• _Exercise task_
Recast the lines from the one containing "How far off" through the one containing "13.4 meters", both included, as a numbered list, omitting blank lines.
▬▬▬▬▬▬
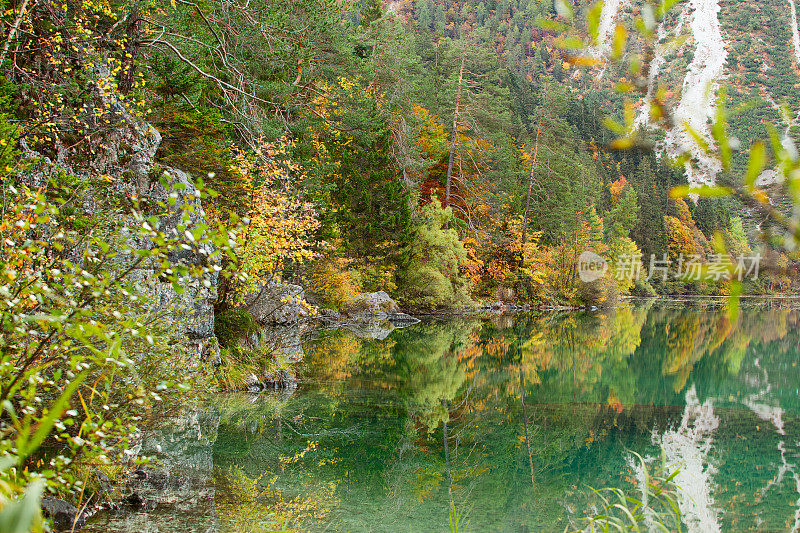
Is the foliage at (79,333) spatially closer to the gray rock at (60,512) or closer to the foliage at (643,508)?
the gray rock at (60,512)

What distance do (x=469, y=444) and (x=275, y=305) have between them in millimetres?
10922

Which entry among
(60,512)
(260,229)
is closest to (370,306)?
(260,229)

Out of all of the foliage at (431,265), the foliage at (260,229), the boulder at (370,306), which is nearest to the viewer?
the foliage at (260,229)

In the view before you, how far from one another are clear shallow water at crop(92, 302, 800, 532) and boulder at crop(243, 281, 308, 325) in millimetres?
1593

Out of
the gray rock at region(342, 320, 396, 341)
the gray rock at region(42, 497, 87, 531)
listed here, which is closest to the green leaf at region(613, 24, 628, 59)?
the gray rock at region(42, 497, 87, 531)

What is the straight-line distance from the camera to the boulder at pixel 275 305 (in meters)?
15.3

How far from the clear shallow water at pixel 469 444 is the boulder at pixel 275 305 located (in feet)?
5.22

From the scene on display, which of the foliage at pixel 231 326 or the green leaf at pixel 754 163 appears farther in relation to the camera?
the foliage at pixel 231 326

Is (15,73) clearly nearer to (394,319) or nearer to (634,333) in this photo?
(394,319)

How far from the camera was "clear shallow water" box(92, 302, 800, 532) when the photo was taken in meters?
5.80

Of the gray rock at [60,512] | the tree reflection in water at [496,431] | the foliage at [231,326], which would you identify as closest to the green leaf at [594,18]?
the tree reflection in water at [496,431]

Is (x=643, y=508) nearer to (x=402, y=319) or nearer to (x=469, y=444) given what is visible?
(x=469, y=444)

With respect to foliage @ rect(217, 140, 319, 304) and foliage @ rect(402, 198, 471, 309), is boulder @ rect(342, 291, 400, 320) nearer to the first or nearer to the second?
foliage @ rect(402, 198, 471, 309)

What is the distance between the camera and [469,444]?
8.30 m
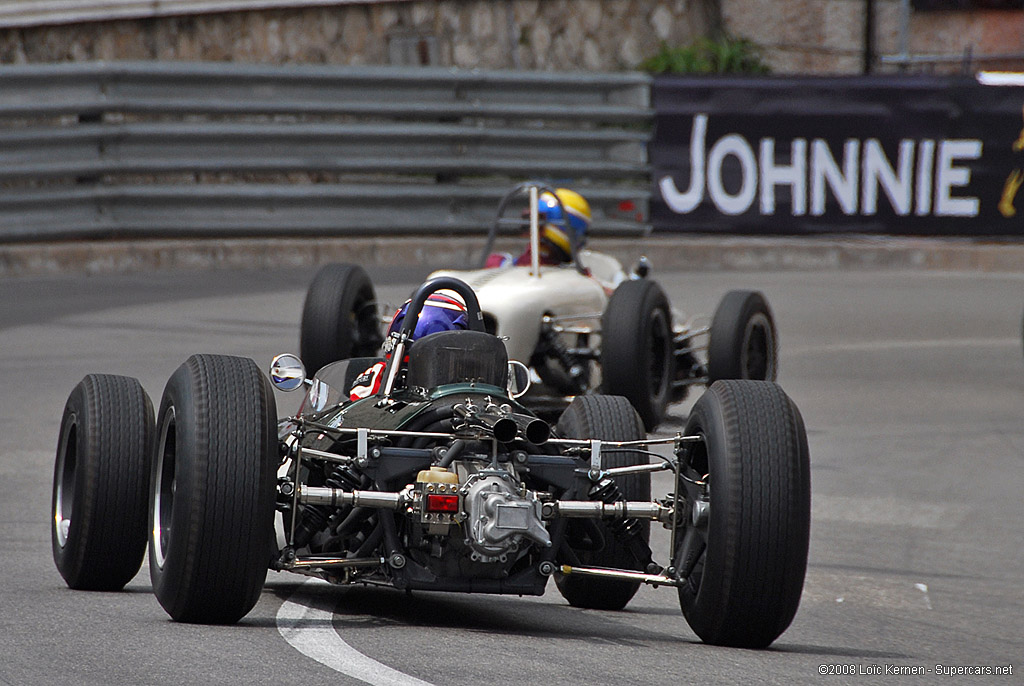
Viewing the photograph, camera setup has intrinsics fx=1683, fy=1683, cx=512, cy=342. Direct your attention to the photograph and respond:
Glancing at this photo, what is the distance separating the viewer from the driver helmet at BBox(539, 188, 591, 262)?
11.2 metres

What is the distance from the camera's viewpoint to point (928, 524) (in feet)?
26.3

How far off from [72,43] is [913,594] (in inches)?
574

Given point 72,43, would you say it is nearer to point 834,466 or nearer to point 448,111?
point 448,111

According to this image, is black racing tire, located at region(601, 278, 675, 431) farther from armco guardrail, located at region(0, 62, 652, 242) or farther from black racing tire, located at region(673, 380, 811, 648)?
armco guardrail, located at region(0, 62, 652, 242)

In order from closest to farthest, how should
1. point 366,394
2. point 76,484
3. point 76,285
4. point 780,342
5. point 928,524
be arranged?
point 76,484, point 366,394, point 928,524, point 780,342, point 76,285

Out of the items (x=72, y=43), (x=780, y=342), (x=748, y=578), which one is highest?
(x=72, y=43)

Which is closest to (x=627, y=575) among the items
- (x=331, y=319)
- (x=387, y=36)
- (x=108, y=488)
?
(x=108, y=488)

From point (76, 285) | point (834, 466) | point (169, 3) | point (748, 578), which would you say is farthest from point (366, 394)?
point (169, 3)

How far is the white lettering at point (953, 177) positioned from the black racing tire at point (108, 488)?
13.4 meters

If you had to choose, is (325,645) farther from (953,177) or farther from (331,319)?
(953,177)

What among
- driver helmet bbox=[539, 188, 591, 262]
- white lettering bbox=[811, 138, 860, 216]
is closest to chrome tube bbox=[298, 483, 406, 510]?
driver helmet bbox=[539, 188, 591, 262]

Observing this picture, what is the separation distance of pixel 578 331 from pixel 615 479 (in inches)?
178

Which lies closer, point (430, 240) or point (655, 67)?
point (430, 240)

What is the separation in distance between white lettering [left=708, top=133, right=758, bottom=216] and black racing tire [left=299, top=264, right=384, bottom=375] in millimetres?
7803
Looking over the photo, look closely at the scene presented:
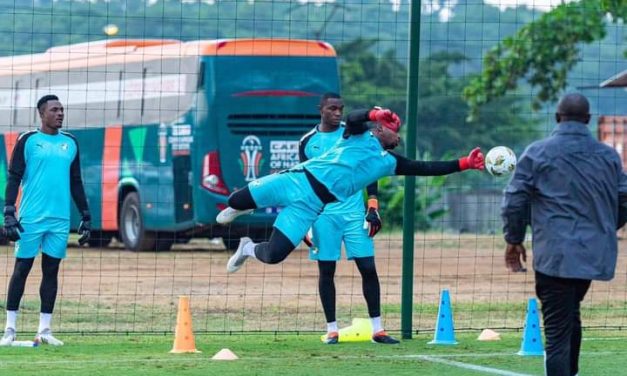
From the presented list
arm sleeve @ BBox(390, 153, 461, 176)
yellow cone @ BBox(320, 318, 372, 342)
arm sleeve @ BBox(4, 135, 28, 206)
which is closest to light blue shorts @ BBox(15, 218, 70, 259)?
arm sleeve @ BBox(4, 135, 28, 206)

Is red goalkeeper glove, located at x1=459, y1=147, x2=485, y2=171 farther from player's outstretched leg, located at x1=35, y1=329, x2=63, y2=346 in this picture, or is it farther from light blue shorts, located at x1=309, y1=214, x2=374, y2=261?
player's outstretched leg, located at x1=35, y1=329, x2=63, y2=346

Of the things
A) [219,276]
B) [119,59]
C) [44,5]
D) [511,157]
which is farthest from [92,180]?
[511,157]

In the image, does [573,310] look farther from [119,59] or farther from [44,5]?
[119,59]

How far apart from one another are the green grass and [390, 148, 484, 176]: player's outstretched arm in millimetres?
1373

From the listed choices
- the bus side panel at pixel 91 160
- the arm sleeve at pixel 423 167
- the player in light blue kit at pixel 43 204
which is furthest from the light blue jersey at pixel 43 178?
the bus side panel at pixel 91 160

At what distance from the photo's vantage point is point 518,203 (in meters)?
8.48

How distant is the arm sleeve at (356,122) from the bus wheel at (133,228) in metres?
15.4

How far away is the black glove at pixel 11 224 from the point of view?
11.6 metres

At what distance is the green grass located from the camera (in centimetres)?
1047

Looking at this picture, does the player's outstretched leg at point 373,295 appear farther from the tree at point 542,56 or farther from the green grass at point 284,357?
the tree at point 542,56

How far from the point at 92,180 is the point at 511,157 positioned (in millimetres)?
17085

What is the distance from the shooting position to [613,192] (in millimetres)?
8781

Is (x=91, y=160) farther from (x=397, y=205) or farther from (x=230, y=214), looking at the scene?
(x=230, y=214)

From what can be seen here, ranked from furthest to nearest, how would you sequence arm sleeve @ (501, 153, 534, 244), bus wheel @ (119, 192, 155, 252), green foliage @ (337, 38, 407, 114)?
green foliage @ (337, 38, 407, 114)
bus wheel @ (119, 192, 155, 252)
arm sleeve @ (501, 153, 534, 244)
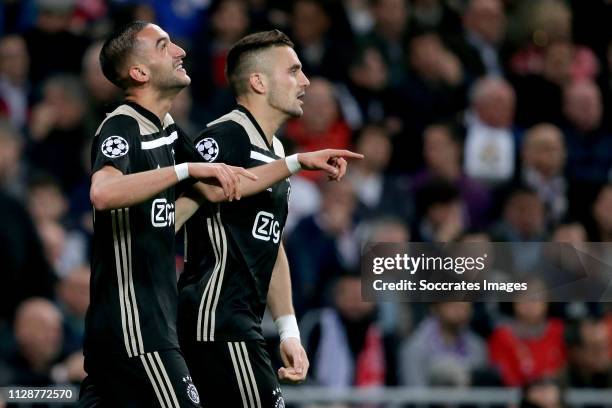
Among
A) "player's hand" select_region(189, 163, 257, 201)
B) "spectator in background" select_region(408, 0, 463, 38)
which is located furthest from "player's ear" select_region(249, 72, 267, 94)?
"spectator in background" select_region(408, 0, 463, 38)

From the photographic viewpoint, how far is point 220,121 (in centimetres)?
707

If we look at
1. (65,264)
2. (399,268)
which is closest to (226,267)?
(399,268)

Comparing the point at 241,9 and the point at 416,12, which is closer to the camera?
the point at 241,9

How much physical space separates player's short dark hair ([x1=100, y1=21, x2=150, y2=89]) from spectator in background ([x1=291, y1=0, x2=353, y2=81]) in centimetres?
642

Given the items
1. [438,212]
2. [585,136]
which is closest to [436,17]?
[585,136]

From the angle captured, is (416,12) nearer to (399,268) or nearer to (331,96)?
(331,96)

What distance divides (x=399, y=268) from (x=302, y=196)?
9.67ft

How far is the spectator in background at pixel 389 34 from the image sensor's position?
1383 cm

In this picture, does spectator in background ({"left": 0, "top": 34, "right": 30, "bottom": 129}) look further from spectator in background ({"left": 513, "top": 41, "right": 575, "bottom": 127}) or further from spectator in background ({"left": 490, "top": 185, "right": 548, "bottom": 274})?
spectator in background ({"left": 513, "top": 41, "right": 575, "bottom": 127})

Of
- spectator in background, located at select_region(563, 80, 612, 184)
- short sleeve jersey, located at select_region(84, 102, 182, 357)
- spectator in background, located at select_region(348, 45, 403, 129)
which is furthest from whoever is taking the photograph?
spectator in background, located at select_region(348, 45, 403, 129)

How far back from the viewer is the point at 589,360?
1065 cm

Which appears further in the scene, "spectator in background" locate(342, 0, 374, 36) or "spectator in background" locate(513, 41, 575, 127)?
"spectator in background" locate(342, 0, 374, 36)

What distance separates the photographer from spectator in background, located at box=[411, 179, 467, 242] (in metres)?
11.7

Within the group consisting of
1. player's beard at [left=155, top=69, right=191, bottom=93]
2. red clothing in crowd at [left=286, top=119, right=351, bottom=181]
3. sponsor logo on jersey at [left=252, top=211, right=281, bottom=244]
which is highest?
player's beard at [left=155, top=69, right=191, bottom=93]
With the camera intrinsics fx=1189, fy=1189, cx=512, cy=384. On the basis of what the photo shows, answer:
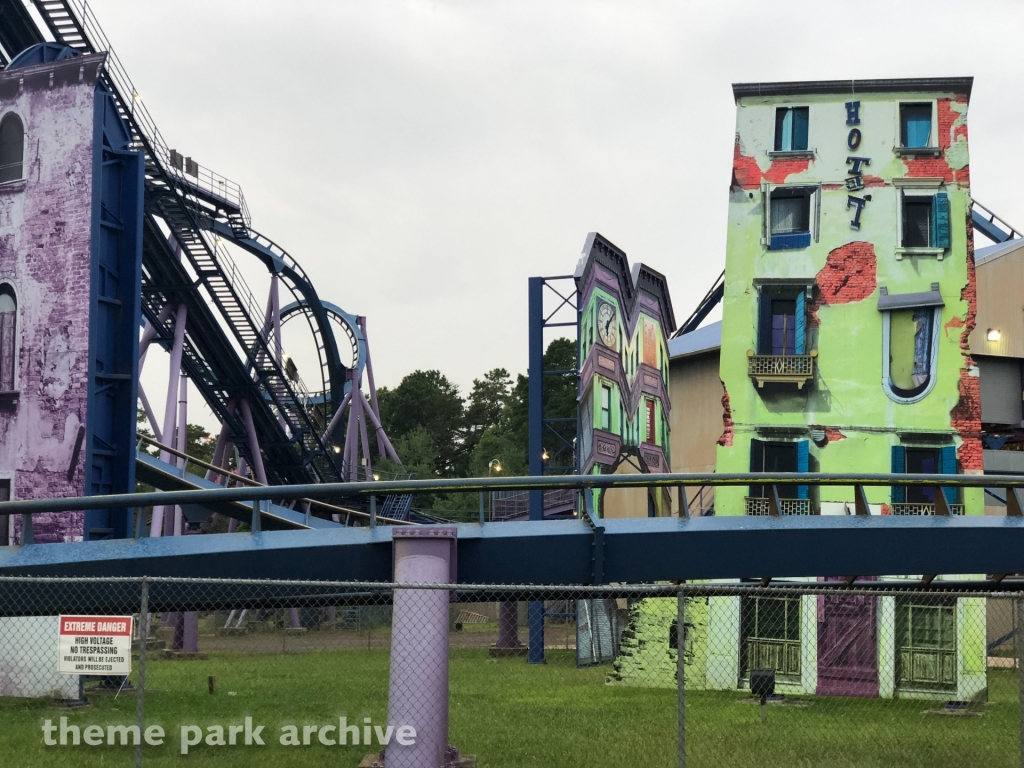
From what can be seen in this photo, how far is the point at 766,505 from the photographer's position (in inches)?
979

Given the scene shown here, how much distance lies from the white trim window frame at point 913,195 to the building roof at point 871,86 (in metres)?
1.97

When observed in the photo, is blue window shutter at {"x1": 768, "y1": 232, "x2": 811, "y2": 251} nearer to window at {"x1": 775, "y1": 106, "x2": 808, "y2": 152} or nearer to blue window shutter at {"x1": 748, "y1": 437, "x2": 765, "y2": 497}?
window at {"x1": 775, "y1": 106, "x2": 808, "y2": 152}

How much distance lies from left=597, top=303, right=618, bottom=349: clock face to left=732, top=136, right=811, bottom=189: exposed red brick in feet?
17.3

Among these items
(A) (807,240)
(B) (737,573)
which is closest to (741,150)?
(A) (807,240)

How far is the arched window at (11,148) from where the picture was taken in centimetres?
2319

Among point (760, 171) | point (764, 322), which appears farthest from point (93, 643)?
point (760, 171)

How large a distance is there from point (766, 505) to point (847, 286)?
16.1ft

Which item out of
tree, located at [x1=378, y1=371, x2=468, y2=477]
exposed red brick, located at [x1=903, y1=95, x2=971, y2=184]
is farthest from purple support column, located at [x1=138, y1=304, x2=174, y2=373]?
tree, located at [x1=378, y1=371, x2=468, y2=477]

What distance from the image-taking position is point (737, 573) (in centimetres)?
1424

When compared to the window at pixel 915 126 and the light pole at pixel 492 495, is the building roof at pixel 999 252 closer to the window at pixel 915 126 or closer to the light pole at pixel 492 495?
the window at pixel 915 126

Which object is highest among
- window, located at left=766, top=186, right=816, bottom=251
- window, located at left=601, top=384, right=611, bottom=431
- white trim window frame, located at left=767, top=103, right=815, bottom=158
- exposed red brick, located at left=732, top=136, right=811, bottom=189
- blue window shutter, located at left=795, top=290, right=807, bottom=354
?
white trim window frame, located at left=767, top=103, right=815, bottom=158

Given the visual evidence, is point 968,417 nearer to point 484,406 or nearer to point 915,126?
point 915,126

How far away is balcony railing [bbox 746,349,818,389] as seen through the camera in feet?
81.1

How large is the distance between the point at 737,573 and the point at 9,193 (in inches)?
655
▬▬▬▬▬▬
• _Worked solution_
1. How far off from [72,43] is [913,594] (in inches)?
2. 574
3. Given point 72,43, would you say it is nearer to point 834,466 or nearer to point 448,111?
4. point 448,111
5. According to this image, is black racing tire, located at region(601, 278, 675, 431) farther from armco guardrail, located at region(0, 62, 652, 242) or farther from black racing tire, located at region(673, 380, 811, 648)?
6. armco guardrail, located at region(0, 62, 652, 242)
7. In order from closest to farthest, how should
8. 1. point 366,394
9. 2. point 76,484
10. 3. point 76,285
11. 4. point 780,342
12. 5. point 928,524
13. be arranged?
14. point 76,484, point 366,394, point 928,524, point 780,342, point 76,285
15. Out of the items (x=72, y=43), (x=780, y=342), (x=748, y=578), which one is highest?
16. (x=72, y=43)
17. Which is closest to (x=627, y=575) among the items
18. - (x=331, y=319)
19. - (x=387, y=36)
20. - (x=108, y=488)
21. ?
22. (x=108, y=488)
23. From point (76, 285) | point (834, 466) | point (169, 3) | point (748, 578), which would you say is farthest from point (366, 394)?
24. point (169, 3)
25. How far is the white lettering at point (953, 177) positioned from the black racing tire at point (108, 488)?
26. 13.4 meters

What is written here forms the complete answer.